▸ **What this exercise asks**
1. In the article about Tuvia Bielski, translate the sentence "These Jews are known as Jewish partisans." into Spanish.
2. Reproduce the passage from the article about Tuvia Bielski word for word, starting with "The Center for Holocaust, Genocide, and" and going on through "in New York.".
3. Name each of the Bielski brothers listed in the article about Tuvia Bielski.

____ Excerpt provided

The Bielski group. Photo from the USHMM

Tuvia Bielsky

The Center for Holocaust, Genocide, and 

Human Rights ​Education of North Carolina 


Holocaust Speakers Bureau 

During World War II approximately 30,000 Jews, many of whom were teenagers, escaped the Nazis to form or join organized resistance groups. These Jews are known as Jewish partisans. Some Jews joined hundreds of thousands of non-Jewish partisans fighting against their common enemy. Others joined Jewish units, who not only fought the German army but also focused on saving other Jews. Among them was Tuvia Bielski, who is considered to be one of the greatest heroes of anti-German resistance, a man who master-minded and led one of the most significant Jewish rescue and resistance operations of the Holocaust. This article commemorates the anniversary of his death on June 12, 1987 in New York. 

Tuvia Bielski was born in 1906 in Stankiewicze, a village located between the towns of Lida and Nowogródek in eastern Poland (western Belorussia today) which was annexed by the Soviet Union in 1939. In June 1941, the Soviets launched ‘Operation Barbarossa’. German troops invaded the Soviet Union followed by Einsatzgruppen, killing squads, which rounded up Jews, murdered them in mass graves and forced the remaining Jewish population into ghettos. After Tuvia’s parents and other relatives were murdered in a massacre of around 5,000 Jews on December 8, 1941, the Bielski brothers (Tuvia, Zusya, Asael, and Aharon) fled to the Belarusian forest and set up a partisan unit with Tuvia Bielski as commander. However, unlike other partisan groups, fighting the enemy was not their top priority. Their primary objective was to rescue Jews and to offer them shelter and protection in the forest. The brothers admitted not only those who were able to fight, but also children, women and men regardless of their ability to fight, their health status or age.  Tuvia Bielski explained that he “… would rather save one old Jewish woman, than kill ten German soldiers.”

________
____ Data excerpts

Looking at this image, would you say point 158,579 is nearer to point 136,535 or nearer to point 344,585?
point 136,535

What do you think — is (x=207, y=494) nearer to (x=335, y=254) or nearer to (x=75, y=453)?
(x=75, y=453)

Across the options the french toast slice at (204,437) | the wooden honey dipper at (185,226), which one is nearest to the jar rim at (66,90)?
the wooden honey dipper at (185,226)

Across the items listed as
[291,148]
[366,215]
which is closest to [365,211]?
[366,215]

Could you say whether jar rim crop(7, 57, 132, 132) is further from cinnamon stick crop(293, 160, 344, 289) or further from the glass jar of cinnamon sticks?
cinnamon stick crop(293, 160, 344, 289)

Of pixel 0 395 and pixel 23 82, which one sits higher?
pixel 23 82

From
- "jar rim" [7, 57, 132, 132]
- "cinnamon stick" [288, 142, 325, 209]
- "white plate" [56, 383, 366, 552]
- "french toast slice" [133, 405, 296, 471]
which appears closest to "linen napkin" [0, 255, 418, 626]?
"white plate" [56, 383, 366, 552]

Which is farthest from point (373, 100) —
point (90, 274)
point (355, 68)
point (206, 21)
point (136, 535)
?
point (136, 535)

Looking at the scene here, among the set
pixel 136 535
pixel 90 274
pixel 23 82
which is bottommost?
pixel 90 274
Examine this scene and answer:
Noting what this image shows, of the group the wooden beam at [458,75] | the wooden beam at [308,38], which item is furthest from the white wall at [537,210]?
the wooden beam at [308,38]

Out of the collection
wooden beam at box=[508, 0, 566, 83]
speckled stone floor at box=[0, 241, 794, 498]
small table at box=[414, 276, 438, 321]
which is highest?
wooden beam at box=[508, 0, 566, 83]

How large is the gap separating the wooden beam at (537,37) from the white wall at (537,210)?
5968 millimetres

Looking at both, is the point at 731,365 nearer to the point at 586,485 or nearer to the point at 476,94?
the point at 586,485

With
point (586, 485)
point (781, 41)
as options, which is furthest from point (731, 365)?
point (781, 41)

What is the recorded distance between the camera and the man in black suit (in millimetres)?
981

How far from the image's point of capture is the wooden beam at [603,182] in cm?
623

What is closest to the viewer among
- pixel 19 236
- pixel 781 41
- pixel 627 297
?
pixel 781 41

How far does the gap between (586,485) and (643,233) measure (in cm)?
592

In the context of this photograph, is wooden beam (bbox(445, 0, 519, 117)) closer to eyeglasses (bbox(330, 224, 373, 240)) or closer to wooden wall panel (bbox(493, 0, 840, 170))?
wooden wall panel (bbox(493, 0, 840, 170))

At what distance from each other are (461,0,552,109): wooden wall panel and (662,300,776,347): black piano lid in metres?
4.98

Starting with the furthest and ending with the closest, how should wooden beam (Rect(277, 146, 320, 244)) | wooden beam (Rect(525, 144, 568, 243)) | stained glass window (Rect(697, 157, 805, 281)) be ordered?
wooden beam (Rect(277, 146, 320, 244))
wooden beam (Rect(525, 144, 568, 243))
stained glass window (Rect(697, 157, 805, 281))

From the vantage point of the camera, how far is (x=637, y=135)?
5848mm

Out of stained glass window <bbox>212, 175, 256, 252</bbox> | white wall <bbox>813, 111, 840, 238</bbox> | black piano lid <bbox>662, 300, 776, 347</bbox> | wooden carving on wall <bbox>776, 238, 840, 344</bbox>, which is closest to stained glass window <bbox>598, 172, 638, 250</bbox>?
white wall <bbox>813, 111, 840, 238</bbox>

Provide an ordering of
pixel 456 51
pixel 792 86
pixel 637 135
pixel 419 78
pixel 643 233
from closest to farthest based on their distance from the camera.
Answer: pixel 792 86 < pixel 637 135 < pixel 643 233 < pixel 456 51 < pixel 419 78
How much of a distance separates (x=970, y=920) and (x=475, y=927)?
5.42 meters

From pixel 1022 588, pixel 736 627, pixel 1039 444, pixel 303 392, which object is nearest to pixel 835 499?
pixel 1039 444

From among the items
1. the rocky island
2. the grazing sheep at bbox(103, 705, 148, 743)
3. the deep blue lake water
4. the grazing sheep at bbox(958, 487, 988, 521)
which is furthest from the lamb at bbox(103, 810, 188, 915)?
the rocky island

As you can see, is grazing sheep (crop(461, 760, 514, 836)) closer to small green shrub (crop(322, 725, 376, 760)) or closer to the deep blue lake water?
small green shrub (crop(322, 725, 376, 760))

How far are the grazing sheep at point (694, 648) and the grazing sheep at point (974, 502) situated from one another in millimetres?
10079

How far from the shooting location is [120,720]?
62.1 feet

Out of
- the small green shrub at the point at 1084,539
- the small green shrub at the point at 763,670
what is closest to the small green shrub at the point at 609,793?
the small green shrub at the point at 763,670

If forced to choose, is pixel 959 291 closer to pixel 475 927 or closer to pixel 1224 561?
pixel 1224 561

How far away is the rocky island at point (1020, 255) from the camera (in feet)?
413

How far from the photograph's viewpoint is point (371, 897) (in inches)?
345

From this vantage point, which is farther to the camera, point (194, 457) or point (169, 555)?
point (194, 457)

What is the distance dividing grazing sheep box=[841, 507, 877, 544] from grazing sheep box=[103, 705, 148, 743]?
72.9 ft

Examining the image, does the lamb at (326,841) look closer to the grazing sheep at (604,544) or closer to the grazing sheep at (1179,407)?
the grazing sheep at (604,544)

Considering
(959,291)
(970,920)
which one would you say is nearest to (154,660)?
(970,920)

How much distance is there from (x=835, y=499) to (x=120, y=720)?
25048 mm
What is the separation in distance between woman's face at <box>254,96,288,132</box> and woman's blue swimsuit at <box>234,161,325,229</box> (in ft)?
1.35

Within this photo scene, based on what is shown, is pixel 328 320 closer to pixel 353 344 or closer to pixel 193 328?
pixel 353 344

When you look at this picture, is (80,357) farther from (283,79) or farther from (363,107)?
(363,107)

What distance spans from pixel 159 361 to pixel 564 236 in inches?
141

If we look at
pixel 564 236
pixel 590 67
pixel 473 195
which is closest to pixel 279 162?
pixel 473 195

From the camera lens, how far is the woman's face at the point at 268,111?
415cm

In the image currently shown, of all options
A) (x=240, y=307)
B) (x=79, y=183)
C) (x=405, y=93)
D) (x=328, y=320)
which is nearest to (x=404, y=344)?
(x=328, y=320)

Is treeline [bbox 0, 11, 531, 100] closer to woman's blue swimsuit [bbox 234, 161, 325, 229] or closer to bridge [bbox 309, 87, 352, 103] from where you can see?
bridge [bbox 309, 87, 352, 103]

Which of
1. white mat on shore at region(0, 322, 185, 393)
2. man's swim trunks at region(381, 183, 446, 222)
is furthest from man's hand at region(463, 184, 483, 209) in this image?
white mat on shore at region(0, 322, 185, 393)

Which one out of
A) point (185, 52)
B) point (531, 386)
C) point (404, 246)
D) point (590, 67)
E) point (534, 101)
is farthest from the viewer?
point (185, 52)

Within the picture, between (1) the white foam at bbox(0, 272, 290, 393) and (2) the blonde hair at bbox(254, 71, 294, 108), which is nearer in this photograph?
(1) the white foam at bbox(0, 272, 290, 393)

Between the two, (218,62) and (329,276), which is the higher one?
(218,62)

________

▸ **Answers by task**
1. Estos judíos son conocidos como partisanos judíos.

2.
The Center for Holocaust, Genocide, and 

Human Rights ​Education of North Carolina 


Holocaust Speakers Bureau 

During World War II approximately 30,000 Jews, many of whom were teenagers, escaped the Nazis to form or join organized resistance groups. These Jews are known as Jewish partisans. Some Jews joined hundreds of thousands of non-Jewish partisans fighting against their common enemy. Others joined Jewish units, who not only fought the German army but also focused on saving other Jews. Among them was Tuvia Bielski, who is considered to be one of the greatest heroes of anti-German resistance, a man who master-minded and led one of the most significant Jewish rescue and resistance operations of the Holocaust. This article commemorates the anniversary of his death on June 12, 1987 in New York.

3. Tuvia, Zusya, Asael, Aharon